Во Франции все личное и частное и в то же время семья всегда вместе. Даже в разгар войны письма друг другу не показывают. Как сказала однажды моя старая служанка Элен, нет мадам это не секрет но об этом не говорят.
Я никогда не видела Париж во время объявления войны. Войны всегда начинаются во время каникул и каникулярной погоды когда вас нет в Париже. Париж всегда там на своем месте, по крайней мере так кажется нам в деревне хотя в такое время мы не очень уверены в его существовании, начало войны поглощает вас где бы вы ни находились, так что даже Парижа нет там на своем месте. Это усугубление изоляции которое и есть война.
Париж находится там на своем месте и постепенно даже здесь довольно далеко от него вы начинаете понимать что он там на своем месте.
Я никогда не видела Париж начала войны, Париж разгара войны я видела не в этот раз а в прошлый, в этот раз я наблюдала его всего лишь полдня.
Тем не менее я знаю Париж с самого начала двадцатого столетия до сегодняшнего дня, знаю довольно хорошо.
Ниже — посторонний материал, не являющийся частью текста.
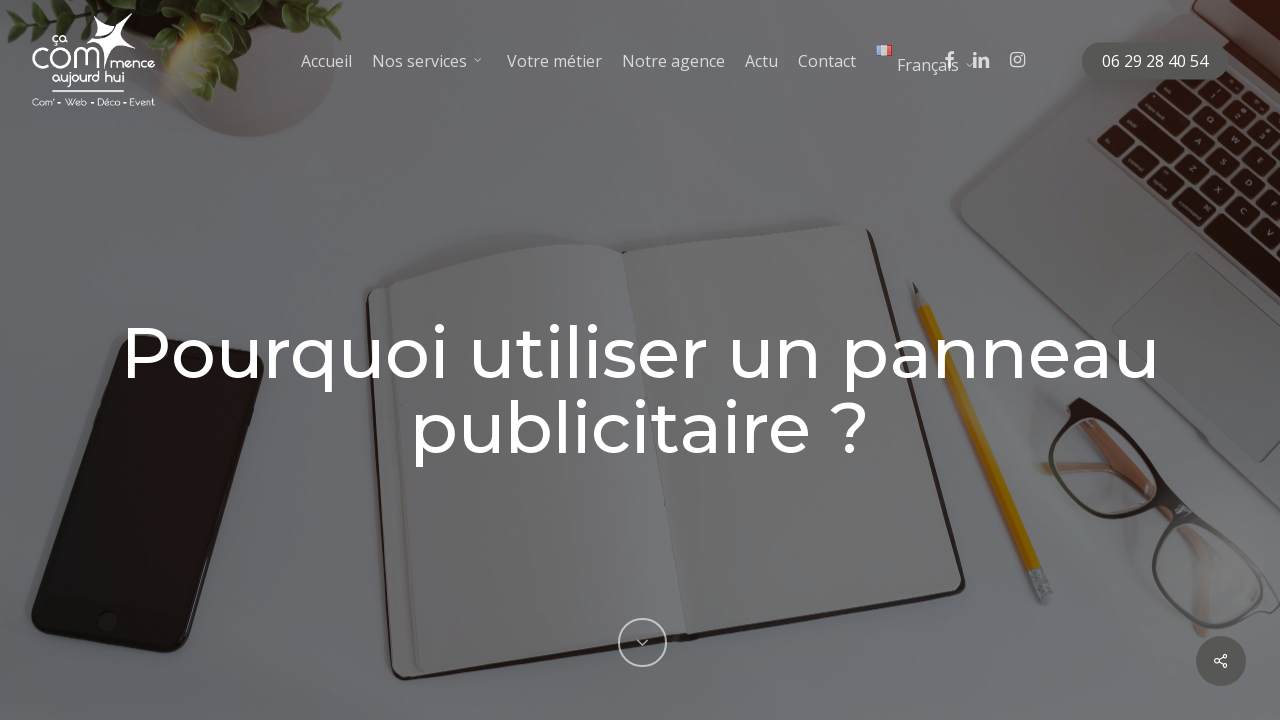

--- FILE ---
content_type: text/css
request_url: https://www.ca-commence-aujourdhui.fr/wp-content/uploads/salient/menu-dynamic.css?ver=38706
body_size: 937
content:
#header-outer .nectar-ext-menu-item .image-layer-outer,#header-outer .nectar-ext-menu-item .image-layer,#header-outer .nectar-ext-menu-item .color-overlay,#slide-out-widget-area .nectar-ext-menu-item .image-layer-outer,#slide-out-widget-area .nectar-ext-menu-item .color-overlay,#slide-out-widget-area .nectar-ext-menu-item .image-layer{position:absolute;top:0;left:0;width:100%;height:100%;overflow:hidden;}.nectar-ext-menu-item .inner-content{position:relative;z-index:10;width:100%;}.nectar-ext-menu-item .image-layer{background-size:cover;background-position:center;transition:opacity 0.25s ease 0.1s;}#header-outer nav .nectar-ext-menu-item .image-layer:not(.loaded){background-image:none!important;}#header-outer nav .nectar-ext-menu-item .image-layer{opacity:0;}#header-outer nav .nectar-ext-menu-item .image-layer.loaded{opacity:1;}.nectar-ext-menu-item span[class*="inherit-h"] + .menu-item-desc{margin-top:0.4rem;}#mobile-menu .nectar-ext-menu-item .title,#slide-out-widget-area .nectar-ext-menu-item .title,.nectar-ext-menu-item .menu-title-text,.nectar-ext-menu-item .menu-item-desc{position:relative;}.nectar-ext-menu-item .menu-item-desc{display:block;line-height:1.4em;}body #slide-out-widget-area .nectar-ext-menu-item .menu-item-desc{line-height:1.4em;}#mobile-menu .nectar-ext-menu-item .title,#slide-out-widget-area .nectar-ext-menu-item:not(.style-img-above-text) .title,.nectar-ext-menu-item:not(.style-img-above-text) .menu-title-text,.nectar-ext-menu-item:not(.style-img-above-text) .menu-item-desc,.nectar-ext-menu-item:not(.style-img-above-text) i:before,.nectar-ext-menu-item:not(.style-img-above-text) .svg-icon{color:#fff;}#mobile-menu .nectar-ext-menu-item.style-img-above-text .title{color:inherit;}.sf-menu li ul li a .nectar-ext-menu-item .menu-title-text:after{display:none;}.menu-item .widget-area-active[data-margin="default"] > div:not(:last-child){margin-bottom:20px;}.nectar-ext-menu-item .color-overlay{transition:opacity 0.5s cubic-bezier(.15,.75,.5,1);}.nectar-ext-menu-item:hover .hover-zoom-in-slow .image-layer{transform:scale(1.15);transition:transform 4s cubic-bezier(0.1,0.2,.7,1);}.nectar-ext-menu-item:hover .hover-zoom-in-slow .color-overlay{transition:opacity 1.5s cubic-bezier(.15,.75,.5,1);}.nectar-ext-menu-item .hover-zoom-in-slow .image-layer{transition:transform 0.5s cubic-bezier(.15,.75,.5,1);}.nectar-ext-menu-item .hover-zoom-in-slow .color-overlay{transition:opacity 0.5s cubic-bezier(.15,.75,.5,1);}.nectar-ext-menu-item:hover .hover-zoom-in .image-layer{transform:scale(1.12);}.nectar-ext-menu-item .hover-zoom-in .image-layer{transition:transform 0.5s cubic-bezier(.15,.75,.5,1);}.nectar-ext-menu-item{display:flex;text-align:left;}#slide-out-widget-area .nectar-ext-menu-item .title,#slide-out-widget-area .nectar-ext-menu-item .menu-item-desc,#slide-out-widget-area .nectar-ext-menu-item .menu-title-text,#mobile-menu .nectar-ext-menu-item .title,#mobile-menu .nectar-ext-menu-item .menu-item-desc,#mobile-menu .nectar-ext-menu-item .menu-title-text{color:inherit!important;}#slide-out-widget-area .nectar-ext-menu-item,#mobile-menu .nectar-ext-menu-item{display:block;}#slide-out-widget-area.fullscreen-alt .nectar-ext-menu-item,#slide-out-widget-area.fullscreen .nectar-ext-menu-item{text-align:center;}#header-outer .nectar-ext-menu-item.style-img-above-text .image-layer-outer,#slide-out-widget-area .nectar-ext-menu-item.style-img-above-text .image-layer-outer{position:relative;}#header-outer .nectar-ext-menu-item.style-img-above-text,#slide-out-widget-area .nectar-ext-menu-item.style-img-above-text{flex-direction:column;}@media only screen and (max-width:999px){body #header-outer #logo{position:relative;margin:0 0;}body #header-space{height:104px;}body[data-button-style^="rounded"] #header-outer .menu-item-6589 > a{border-left-width:15px;border-right-width:15px;}body[data-button-style^="rounded"] #header-outer .menu-item-6589 > a:before,body[data-button-style^="rounded"] #header-outer .menu-item-6589 > a:after{left:-15px;width:calc(100% + 30px);}}@media only screen and (min-width:1000px){body #header-outer .menu-item-6589 > a{border-left-width:24px;border-right-width:24px;}body #header-outer #header-secondary-outer .menu-item-6589 > a{border-left:12px solid transparent;border-right:12px solid transparent;}body #header-outer .menu-item-6589 > a:before,body #header-outer .menu-item-6589 > a:after{left:-24px;width:calc(100% + 48px);}#header-outer #header-secondary-outer .menu-item-6589 > a:before,#header-outer #header-secondary-outer .menu-item-6589 > a:after{left:-12px;width:calc(100% + 24px);}}#header-outer .menu-item-6589 > a{border:12px solid transparent;opacity:1!important;}#header-outer #header-secondary-outer .menu-item-6589 > a{border-top:0;border-bottom:0;}#header-outer #top li.menu-item-6589 > a .nectar-menu-icon{transition:none;}body #header-outer[data-has-menu][data-format] header#top nav ul.sf-menu li.menu-item.menu-item-6589[class*="menu-item-btn-style"] > a *:not(.char),body #header-outer[data-has-menu][data-format] header#top nav ul.sf-menu li.menu-item.menu-item-6589[class*="menu-item-btn-style"] > a:hover *:not(.char){color:inherit!important;transition:none;opacity:1;}#header-outer .menu-item-6589 > a,#header-outer #top nav .menu-item-6589 > a,#header-outer.transparent nav > ul.sf-menu .menu-item.menu-item-6589 > a,#header-outer.transparent #top nav > ul.sf-menu .menu-item.menu-item-6589 > a{color:#fff!important;}#header-outer[data-has-menu="true"].transparent #top nav ul.sf-menu li.menu-item-6589 > a:hover .nectar-menu-icon{color:#fff!important;}#header-outer .menu-item-6589 > a:before,#header-outer .menu-item-6589 > a:after{position:absolute;top:50%!important;left:-12px;width:calc(100% + 24px);height:calc(100% + 24px);content:"";display:block;transform-origin:top;transform:translateY(-50%)!important;transition:opacity .45s cubic-bezier(0.25,1,0.33,1),transform .45s cubic-bezier(0.25,1,0.33,1),border-color .45s cubic-bezier(0.25,1,0.33,1),color .45s cubic-bezier(0.25,1,0.33,1),background-color .45s cubic-bezier(0.25,1,0.33,1),box-shadow .45s cubic-bezier(0.25,1,0.33,1);}#header-outer #header-secondary-outer .menu-item-6589 > a:after,#header-outer #header-secondary-outer .menu-item-6589 > a:before{height:calc(100% + 12px);}#header-outer .menu-item-6589 > a:after{opacity:0;transition:opacity 0.3s ease,transform 0.3s ease;}#header-outer .menu-item-6589 > a .menu-title-text:after{display:none!important;}#header-outer .menu-item-6589 > a{color:#fff;}#header-outer .menu-item-6589 > a:before{background:#e74124;}#header-outer .menu-item-6589 > a:hover:after,#header-outer .menu-item-6589[class*="current"] > a:after{opacity:1;}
Когда я снова увидела Париж в 1900 году в первый раз после детства и в другие разы всегда на каникулах Франция это и был Париж. Франция это и был Париж и его ближайшие окрестности, Париж а он и был Францией которую я знала был тогда совершенно республиканским.
Я знала американку миссис Доусон, мы встретились в Англии и она сказала что уехала из Парижа после 1870 года. Она сказала что манеры французов-республиканцев были совсем не такие как очаровательные парижские манеры в эпоху империи. Но в годы республики ко всем конечно же обращались месье и мадам. Даже мальчишка в мясной лавке говорил нашей служанке bonjour Madame и она так же серьезно отвечала ему bonjour Monsieur хотя ему было всего пятнадцать лет. Во всяком случае хотя во Франции всегда есть империалисты и монархисты, порою самые неожиданные люди, они в действительности чуть ли не все в душе республиканцы и мечтают о республике, так как они знают что семья настолько сильна во Франции что принцип наследования должен быть отделен от власти, просто должен.
Кроме того до сих пор республика совсем неплохо справлялась с тем что как тут думают должно делать правительство, предоставляет их самим себе, защищает их в общем и целом от врагов, и хотя обходится оно дорого это правительство, могло бы обойтись еще дороже будь это какое-нибудь другое правительство, да и потом ни одна его часть не укоренилась настолько чтобы слишком далеко зайти хоть в чем-нибудь. Словом что касается Третьей республики она не так плоха. Могла бы быть лучше, могла бы быть хуже, но ничего, не так плоха.